READING PASSAGE

It is probably because his troops held firm during the mutinies that their commanding officer insists that “La Marseillaise” shall be sung at the end. The theatre director submits—reluctantly. Today’s theatre performance can also be seen as an expression of the solicitude the military command now feels compelled to demonstrate for its men as a result of the mutinies. The performance takes place alfresco so that as many men as possible can attend. Since it is high summer, being outdoors is no great problem.

Towards the end of the performance the star of the show takes to the improvised stage. The star is no less a figure than Marie Delna, perhaps the finest contralto in Europe, with a decade of successes behind her: the Paris Opéra, naturally, but also La Scala in Milan, Covent Garden in London and the Metropolitan in New York. A very big star, indeed. And big in girth too, these days, as Arnaud and the rest of the audience note: the fragile, sylph-like creature they are familiar with from posters and photographs has metamorphosed into an enormously fat woman. She sings as beautifully as before, however, standing on the stage in some sort of white chemise with a tricolour in her hand.
Aux armes, citoyens! Formez vos bataillons! / Marchons, marchons!
Thundering out such exhortations might well seem a touch provocative in the current situation when so many people are unwilling to do the first or the second, and especially the third.

DATA SUPPLIED
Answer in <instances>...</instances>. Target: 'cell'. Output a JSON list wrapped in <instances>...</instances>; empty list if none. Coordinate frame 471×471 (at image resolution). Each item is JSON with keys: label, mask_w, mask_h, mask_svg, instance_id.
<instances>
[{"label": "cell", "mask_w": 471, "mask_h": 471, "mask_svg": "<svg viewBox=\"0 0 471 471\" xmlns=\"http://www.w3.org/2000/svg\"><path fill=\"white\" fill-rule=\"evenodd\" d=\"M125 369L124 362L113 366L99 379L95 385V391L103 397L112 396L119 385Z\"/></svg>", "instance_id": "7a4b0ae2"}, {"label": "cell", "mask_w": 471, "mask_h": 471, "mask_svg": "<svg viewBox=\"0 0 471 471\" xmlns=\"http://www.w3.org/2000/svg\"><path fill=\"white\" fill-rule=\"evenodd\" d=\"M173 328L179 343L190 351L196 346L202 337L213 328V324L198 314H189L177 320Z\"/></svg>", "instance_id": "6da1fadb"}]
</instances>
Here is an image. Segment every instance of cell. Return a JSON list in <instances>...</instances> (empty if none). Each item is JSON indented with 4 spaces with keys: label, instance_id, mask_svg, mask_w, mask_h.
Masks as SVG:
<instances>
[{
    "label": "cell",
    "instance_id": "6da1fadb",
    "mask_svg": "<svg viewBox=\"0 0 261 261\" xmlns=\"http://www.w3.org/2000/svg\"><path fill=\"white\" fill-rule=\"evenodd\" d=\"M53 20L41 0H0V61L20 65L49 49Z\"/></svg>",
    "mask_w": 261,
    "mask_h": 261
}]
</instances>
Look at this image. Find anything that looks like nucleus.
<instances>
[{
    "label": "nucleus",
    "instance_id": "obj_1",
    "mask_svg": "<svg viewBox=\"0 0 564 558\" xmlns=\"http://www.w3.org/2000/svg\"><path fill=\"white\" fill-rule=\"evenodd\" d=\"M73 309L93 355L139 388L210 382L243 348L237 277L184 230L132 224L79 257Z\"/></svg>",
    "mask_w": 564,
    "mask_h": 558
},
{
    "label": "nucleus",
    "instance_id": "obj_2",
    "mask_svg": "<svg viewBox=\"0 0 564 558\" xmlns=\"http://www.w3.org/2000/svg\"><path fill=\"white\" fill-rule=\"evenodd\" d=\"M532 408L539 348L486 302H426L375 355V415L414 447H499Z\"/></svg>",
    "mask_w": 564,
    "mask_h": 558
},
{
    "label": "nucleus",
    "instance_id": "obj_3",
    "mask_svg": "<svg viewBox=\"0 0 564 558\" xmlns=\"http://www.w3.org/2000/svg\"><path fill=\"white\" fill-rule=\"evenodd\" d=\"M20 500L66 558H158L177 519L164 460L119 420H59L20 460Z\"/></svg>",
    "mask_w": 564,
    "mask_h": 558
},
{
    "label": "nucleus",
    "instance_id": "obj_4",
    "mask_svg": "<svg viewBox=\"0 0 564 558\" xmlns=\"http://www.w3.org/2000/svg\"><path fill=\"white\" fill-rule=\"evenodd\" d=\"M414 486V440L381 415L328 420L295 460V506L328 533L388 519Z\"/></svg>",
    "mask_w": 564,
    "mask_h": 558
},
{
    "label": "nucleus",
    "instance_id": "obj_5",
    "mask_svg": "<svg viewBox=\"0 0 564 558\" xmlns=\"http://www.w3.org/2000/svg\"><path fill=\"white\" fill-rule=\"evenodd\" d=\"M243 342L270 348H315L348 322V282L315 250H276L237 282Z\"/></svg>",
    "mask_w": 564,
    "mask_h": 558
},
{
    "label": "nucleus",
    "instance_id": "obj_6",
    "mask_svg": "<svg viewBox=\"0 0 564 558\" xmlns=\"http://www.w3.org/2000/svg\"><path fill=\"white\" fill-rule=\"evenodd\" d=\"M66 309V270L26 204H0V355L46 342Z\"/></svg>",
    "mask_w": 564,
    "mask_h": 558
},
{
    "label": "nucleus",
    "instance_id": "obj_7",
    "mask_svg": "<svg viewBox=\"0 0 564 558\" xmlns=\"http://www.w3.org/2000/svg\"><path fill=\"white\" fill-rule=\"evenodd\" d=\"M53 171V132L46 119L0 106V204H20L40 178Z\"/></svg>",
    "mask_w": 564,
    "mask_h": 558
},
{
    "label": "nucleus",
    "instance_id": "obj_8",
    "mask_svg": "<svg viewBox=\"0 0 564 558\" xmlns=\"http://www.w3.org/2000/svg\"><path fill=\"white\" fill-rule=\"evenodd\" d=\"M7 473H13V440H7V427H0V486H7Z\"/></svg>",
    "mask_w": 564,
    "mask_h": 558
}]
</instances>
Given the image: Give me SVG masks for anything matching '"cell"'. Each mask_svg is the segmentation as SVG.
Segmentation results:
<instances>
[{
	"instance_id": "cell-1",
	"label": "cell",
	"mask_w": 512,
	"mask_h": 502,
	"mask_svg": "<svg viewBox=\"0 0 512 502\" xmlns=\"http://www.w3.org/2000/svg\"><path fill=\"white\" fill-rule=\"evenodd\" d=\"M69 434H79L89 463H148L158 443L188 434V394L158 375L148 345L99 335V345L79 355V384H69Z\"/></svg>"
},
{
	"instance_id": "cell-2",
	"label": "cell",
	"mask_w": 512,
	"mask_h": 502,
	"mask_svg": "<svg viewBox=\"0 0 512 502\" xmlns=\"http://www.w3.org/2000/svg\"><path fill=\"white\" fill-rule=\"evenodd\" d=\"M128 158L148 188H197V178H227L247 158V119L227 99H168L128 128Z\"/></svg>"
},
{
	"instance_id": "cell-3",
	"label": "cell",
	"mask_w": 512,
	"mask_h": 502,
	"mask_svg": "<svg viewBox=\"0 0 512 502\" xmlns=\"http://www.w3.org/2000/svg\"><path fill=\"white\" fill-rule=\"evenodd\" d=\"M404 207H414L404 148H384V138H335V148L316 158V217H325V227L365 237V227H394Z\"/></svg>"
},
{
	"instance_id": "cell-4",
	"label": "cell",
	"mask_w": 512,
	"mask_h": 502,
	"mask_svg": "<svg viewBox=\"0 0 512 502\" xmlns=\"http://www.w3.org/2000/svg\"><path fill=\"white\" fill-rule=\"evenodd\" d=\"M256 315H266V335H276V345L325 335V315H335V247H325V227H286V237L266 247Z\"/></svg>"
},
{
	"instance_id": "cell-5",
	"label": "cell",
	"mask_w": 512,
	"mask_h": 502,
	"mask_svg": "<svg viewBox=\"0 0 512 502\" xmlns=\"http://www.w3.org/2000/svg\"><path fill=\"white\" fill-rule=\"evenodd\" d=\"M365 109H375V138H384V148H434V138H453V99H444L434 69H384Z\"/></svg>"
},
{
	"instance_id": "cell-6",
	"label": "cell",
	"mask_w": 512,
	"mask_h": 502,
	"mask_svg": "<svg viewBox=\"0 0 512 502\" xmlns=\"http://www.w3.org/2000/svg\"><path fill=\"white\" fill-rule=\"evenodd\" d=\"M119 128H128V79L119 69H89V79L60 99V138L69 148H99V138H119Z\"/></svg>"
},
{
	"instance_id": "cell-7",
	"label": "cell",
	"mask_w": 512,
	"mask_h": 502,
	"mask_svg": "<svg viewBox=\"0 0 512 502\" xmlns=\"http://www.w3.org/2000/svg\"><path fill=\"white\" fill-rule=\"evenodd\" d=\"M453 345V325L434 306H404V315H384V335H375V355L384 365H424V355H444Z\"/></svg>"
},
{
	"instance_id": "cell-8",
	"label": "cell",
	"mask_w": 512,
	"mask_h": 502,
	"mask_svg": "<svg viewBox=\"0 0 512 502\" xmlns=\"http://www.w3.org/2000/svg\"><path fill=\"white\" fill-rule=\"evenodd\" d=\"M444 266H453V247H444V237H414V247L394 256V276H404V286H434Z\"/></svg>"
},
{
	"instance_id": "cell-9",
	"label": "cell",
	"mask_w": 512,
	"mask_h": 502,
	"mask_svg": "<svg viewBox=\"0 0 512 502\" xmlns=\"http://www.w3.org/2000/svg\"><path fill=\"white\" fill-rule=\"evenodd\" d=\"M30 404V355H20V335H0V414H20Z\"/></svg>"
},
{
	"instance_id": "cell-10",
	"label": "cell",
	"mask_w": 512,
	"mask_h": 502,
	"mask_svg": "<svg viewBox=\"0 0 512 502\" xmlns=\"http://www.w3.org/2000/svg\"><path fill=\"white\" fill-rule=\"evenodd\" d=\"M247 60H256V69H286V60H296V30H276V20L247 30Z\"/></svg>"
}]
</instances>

AIM OF THE TASK
In the passage about the open-air performance, why does the performance take place outdoors? The data are separate material, unrelated to the passage about the open-air performance.

WRITTEN RESPONSE
So that as many men as possible can attend.